Оренбургские устроились, кто как. Большинство осело в старой казарме с мутными, никогда не мывшимися окнами, в которые были видны горные хребты с блестящими, будто бы покрытыми лаком островерхими шапками. Казакам, привыкшим к степям, эти каменные великаны казались чужими и враждебными, от них веяло холодом, оренбуржцы косились на них угрюмо и отводили взоры в сторону: хотелось домой, но думать о возврате — только расстраиваться. Любая попытка отправиться домой приведет к смерти: либо от дутовской пули, — говорят, отец Иона от имени атамана лично расстрелял из маузера несколько человек, — либо от пули большевистской.
На самое теплое местечко среди всех оренбуржских определился Семен Кривоносов — он еще в походе прилип к нему и теперь держался за это место обеими руками: Семен считался личным денщиком у нынешней супруги атамана, Ольги Викторовны. Он сумел прийтись супруге по нраву — был обходителен, из-под земли доставал хлеб и кипяток, укрывал «дражайшую» мягкой верблюжьей попоной — в общем, проявлял хозяйские качества.
Бывший сапожник Удалов, помрачневший, постаревший, похудевший, на себя не похожий, — калмык встретил его на узкой суйдунской улочке и разошелся, как с чужим, не узнал, — был привлечен к работе отцом Ионой, часто ездил в Фергану, привозил оттуда урюк и сушеные дыни. Удалов теперь и жил отдельно от остальных, и столовался отдельно.
— Ты, паря, не забывай старых друзей, — сказал ему как-то Еремеев, — не то так и родину свою оренбургскую забудешь…
Удалов ничего не ответил Еремею, прошел мимо, словно был глубоко погружен в свои мысли, а Еремей, остановившись, долго смотрел ему вслед, смотрел и удивлялся, соображал, все ли в порядке у бывшего сапожника с головой? Невдомек было Еремею, что Удалов заметил его, но повел себя странно лишь потому, что готовился к очередному походу к Ергаш-Бею и проверял, нет ли за ним слежки. Не хотел подставлять друга, хорошо зная, что отец Иона — человек недоверчивый, контролирует, испытывает на надежность всех, кто попадает в поле его зрения.
Африкан Бембеев и Еремей жили в казарме вместе с большинством оренбуржских казаков. Единственное, что они позволили себе — на правах Георгиевских кавалеров — отделили угол двумя одеялами, сколотили в отгородке небольшой столик и поставили на него керосинку. В общем, соорудили отдельную, очень крохотную жилую комнатенку, заглянуть в которую снаружи не было возможности — и хозяева этим обстоятельством оставались весьма довольны.
Жили голодно — продуктов не хватало, идти на рынок было не с чем, в карманах свистел ветер.
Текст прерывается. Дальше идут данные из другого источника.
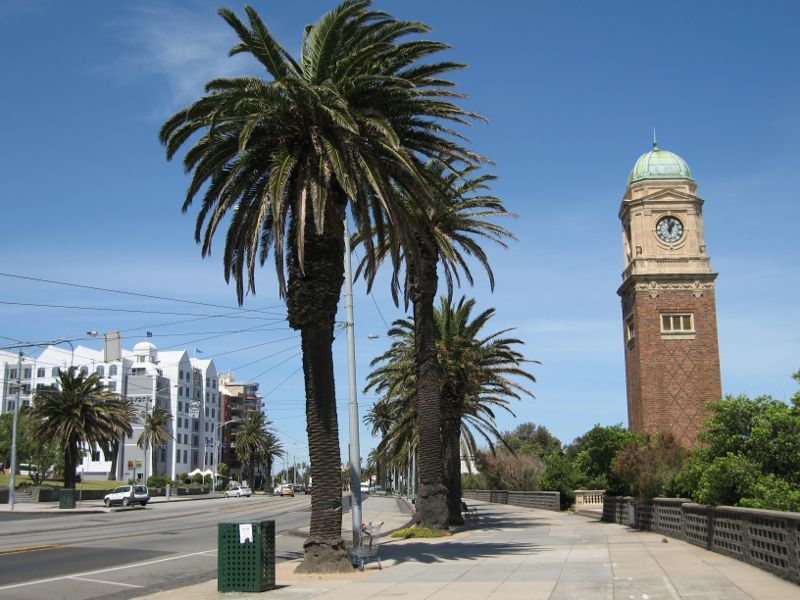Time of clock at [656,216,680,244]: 12:59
Хорошо, навострились ловить на волосяные петли кекликов — крикливых горных куропаток. Если бы не куропатки, было бы Еремею с Бембеевым совсем худо; многие казаки здорово отощали, ходили, держась за стенки домов, чтобы случайно не свалил порыв ветра. Вечерами, сидя на топчанах, пили жидкий чай, зажимая алюминиевые кружки охолодавшими костлявыми пальцами, вспоминали Оренбург и прятали друг от друга влажные глаза: понимали — жизнь их может сложиться так, что родных мест они никогда больше не увидят.
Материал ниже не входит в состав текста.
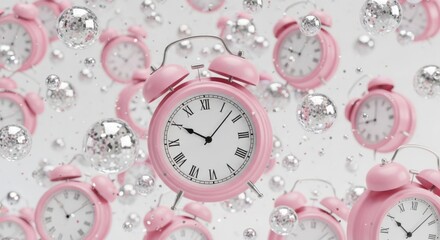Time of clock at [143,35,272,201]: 10:07
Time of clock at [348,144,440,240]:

В окно можно было разглядеть толстую неровную стену крепости, над которой чертили линии стремительные ласточки, да светились призрачно вечные горные хребты. По срезу стены иногда проходил китайский часовой с новенькой винтовкой — первоклассным маузером, партию этих винтовок Китай закупил еще до Великой войны в Германии. Иногда часовой останавливался, заглядывал в окна помещений, которые снимали дутовские офицеры, если видел что-то интересное, то садился на корточки и любовался тем, что видел, будто зритель в театре.